## Task description
From the line containing "With respect to" to the end of the listing, write out every line exactly; leave out everything else.

## Supplied information

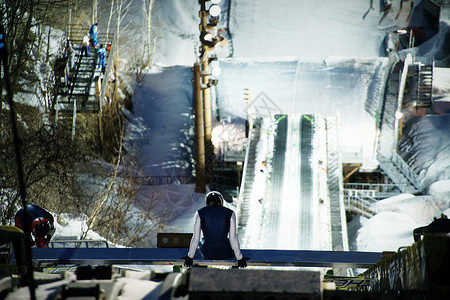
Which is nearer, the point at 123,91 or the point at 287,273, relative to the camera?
the point at 287,273

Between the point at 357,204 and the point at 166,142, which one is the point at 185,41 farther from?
the point at 357,204

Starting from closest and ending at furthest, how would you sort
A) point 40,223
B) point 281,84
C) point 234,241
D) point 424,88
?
point 234,241
point 40,223
point 424,88
point 281,84

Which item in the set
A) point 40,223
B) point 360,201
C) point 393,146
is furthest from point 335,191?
point 40,223

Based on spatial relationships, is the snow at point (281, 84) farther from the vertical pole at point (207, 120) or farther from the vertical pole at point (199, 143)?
the vertical pole at point (207, 120)

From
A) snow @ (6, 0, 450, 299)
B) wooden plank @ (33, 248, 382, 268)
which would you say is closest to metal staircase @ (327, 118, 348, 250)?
snow @ (6, 0, 450, 299)

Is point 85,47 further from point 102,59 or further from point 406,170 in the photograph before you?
point 406,170

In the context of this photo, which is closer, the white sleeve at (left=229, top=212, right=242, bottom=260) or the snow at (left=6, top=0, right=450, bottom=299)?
the white sleeve at (left=229, top=212, right=242, bottom=260)

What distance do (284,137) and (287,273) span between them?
28193 mm

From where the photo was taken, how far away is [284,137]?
106ft

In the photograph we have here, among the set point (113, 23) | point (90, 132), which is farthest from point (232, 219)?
point (113, 23)

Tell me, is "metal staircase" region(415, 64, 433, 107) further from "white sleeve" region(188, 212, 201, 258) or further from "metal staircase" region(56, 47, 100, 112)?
"white sleeve" region(188, 212, 201, 258)

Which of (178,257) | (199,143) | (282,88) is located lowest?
(199,143)

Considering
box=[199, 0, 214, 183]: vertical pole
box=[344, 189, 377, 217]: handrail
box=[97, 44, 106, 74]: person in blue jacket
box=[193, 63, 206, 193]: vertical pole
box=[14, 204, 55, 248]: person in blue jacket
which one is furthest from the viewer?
box=[193, 63, 206, 193]: vertical pole

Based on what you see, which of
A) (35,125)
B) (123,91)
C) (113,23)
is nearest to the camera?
(35,125)
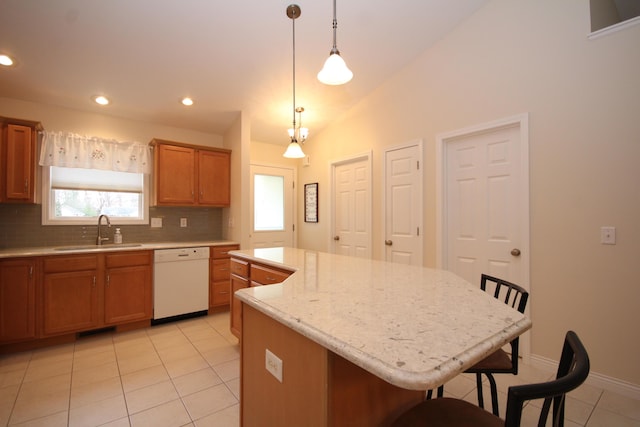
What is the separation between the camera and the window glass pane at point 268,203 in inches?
182

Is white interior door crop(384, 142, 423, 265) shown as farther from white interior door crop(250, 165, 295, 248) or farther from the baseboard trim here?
white interior door crop(250, 165, 295, 248)

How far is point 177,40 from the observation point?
255 cm

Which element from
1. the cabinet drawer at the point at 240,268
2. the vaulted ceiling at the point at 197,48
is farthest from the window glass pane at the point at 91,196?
the cabinet drawer at the point at 240,268

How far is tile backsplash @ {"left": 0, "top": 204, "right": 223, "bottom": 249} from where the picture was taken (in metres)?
3.02

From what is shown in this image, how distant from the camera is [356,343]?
0.74 m

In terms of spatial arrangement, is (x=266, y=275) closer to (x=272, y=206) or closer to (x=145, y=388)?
(x=145, y=388)

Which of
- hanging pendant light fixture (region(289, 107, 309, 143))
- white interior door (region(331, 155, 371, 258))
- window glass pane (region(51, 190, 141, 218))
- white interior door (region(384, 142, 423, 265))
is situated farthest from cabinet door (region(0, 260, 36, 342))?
white interior door (region(384, 142, 423, 265))

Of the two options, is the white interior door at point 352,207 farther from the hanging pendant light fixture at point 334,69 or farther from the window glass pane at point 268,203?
the hanging pendant light fixture at point 334,69

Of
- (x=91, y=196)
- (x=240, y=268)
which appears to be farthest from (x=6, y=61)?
(x=240, y=268)

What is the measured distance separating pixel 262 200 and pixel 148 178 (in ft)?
5.27

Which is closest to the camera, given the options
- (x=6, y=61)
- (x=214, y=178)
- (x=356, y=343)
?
(x=356, y=343)

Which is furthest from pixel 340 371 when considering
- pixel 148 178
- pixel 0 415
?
pixel 148 178

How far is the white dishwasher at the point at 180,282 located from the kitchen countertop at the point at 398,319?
2367 mm

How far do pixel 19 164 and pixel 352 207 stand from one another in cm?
358
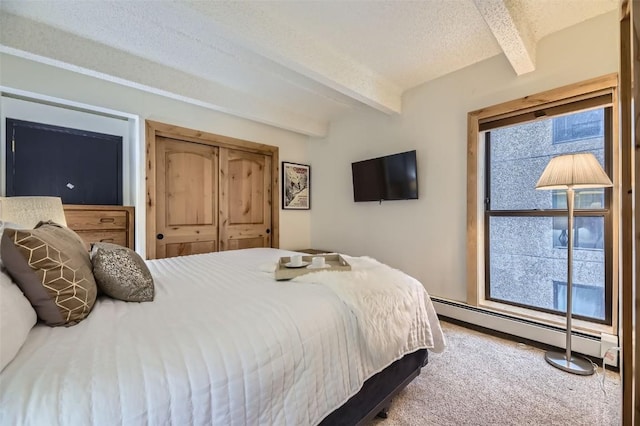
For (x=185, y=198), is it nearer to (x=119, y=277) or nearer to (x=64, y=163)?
(x=64, y=163)

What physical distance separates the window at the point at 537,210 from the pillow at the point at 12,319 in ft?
9.67

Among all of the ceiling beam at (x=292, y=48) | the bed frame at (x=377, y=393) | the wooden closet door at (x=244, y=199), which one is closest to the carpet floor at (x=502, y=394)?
the bed frame at (x=377, y=393)

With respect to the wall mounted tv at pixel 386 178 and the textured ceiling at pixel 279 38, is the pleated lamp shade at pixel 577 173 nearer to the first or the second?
the textured ceiling at pixel 279 38

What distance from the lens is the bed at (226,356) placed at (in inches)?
24.6

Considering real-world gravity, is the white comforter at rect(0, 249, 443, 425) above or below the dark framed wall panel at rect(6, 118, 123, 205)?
below

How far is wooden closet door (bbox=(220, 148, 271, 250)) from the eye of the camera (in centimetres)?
363

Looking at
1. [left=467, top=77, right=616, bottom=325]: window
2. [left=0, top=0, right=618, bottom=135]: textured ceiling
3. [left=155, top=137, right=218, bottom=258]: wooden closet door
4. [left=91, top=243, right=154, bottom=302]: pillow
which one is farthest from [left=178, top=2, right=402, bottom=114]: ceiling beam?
[left=155, top=137, right=218, bottom=258]: wooden closet door

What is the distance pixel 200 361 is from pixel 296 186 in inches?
142

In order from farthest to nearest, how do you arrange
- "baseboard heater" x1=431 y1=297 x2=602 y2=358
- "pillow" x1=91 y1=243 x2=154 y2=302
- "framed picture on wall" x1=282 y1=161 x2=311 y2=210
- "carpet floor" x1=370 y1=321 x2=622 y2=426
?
"framed picture on wall" x1=282 y1=161 x2=311 y2=210 → "baseboard heater" x1=431 y1=297 x2=602 y2=358 → "carpet floor" x1=370 y1=321 x2=622 y2=426 → "pillow" x1=91 y1=243 x2=154 y2=302

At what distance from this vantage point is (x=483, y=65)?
2.57 metres

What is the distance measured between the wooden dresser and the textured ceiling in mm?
1225

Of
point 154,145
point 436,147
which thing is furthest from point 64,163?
point 436,147

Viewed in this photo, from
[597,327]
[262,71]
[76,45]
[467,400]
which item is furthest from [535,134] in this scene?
[76,45]

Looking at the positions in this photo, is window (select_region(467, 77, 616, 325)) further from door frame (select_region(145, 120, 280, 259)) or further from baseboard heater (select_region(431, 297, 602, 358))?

## Task output
With respect to the wall mounted tv at pixel 386 178 and the textured ceiling at pixel 279 38, is the pleated lamp shade at pixel 577 173 nearer to the first or the second?
the textured ceiling at pixel 279 38

What distance from the lens is the bed at (226,356) placed at (in inches)?
24.6

Considering real-world gravity, is the white comforter at rect(0, 249, 443, 425) above or below the dark framed wall panel at rect(6, 118, 123, 205)?
below

How far is wooden closet door (bbox=(220, 148, 271, 250)) from the eye of the camera (in centimetres)?
363

Looking at
1. [left=467, top=77, right=616, bottom=325]: window
2. [left=0, top=0, right=618, bottom=135]: textured ceiling
3. [left=155, top=137, right=218, bottom=258]: wooden closet door
4. [left=91, top=243, right=154, bottom=302]: pillow
which one is farthest from [left=178, top=2, right=402, bottom=114]: ceiling beam?
[left=155, top=137, right=218, bottom=258]: wooden closet door

What is the distance pixel 200 361 is from pixel 296 186 in inches?
142

In order from farthest to nearest, how do you arrange
- "baseboard heater" x1=431 y1=297 x2=602 y2=358
- "pillow" x1=91 y1=243 x2=154 y2=302
- "framed picture on wall" x1=282 y1=161 x2=311 y2=210
- "carpet floor" x1=370 y1=321 x2=622 y2=426
?
"framed picture on wall" x1=282 y1=161 x2=311 y2=210 → "baseboard heater" x1=431 y1=297 x2=602 y2=358 → "carpet floor" x1=370 y1=321 x2=622 y2=426 → "pillow" x1=91 y1=243 x2=154 y2=302

At what distance from this vantage point is (x=483, y=65)?
2.57 metres

What is the distance measured between the wooden dresser and the textured ceiling in mm?
1225

Of
point 154,145
point 436,147
which thing is furthest from point 64,163?
point 436,147

Viewed in this photo, from
[597,327]
[262,71]
[76,45]
[467,400]
which item is furthest from [535,134] in this scene?
[76,45]

Looking at the positions in this photo, is window (select_region(467, 77, 616, 325)) further from door frame (select_region(145, 120, 280, 259)) or further from baseboard heater (select_region(431, 297, 602, 358))?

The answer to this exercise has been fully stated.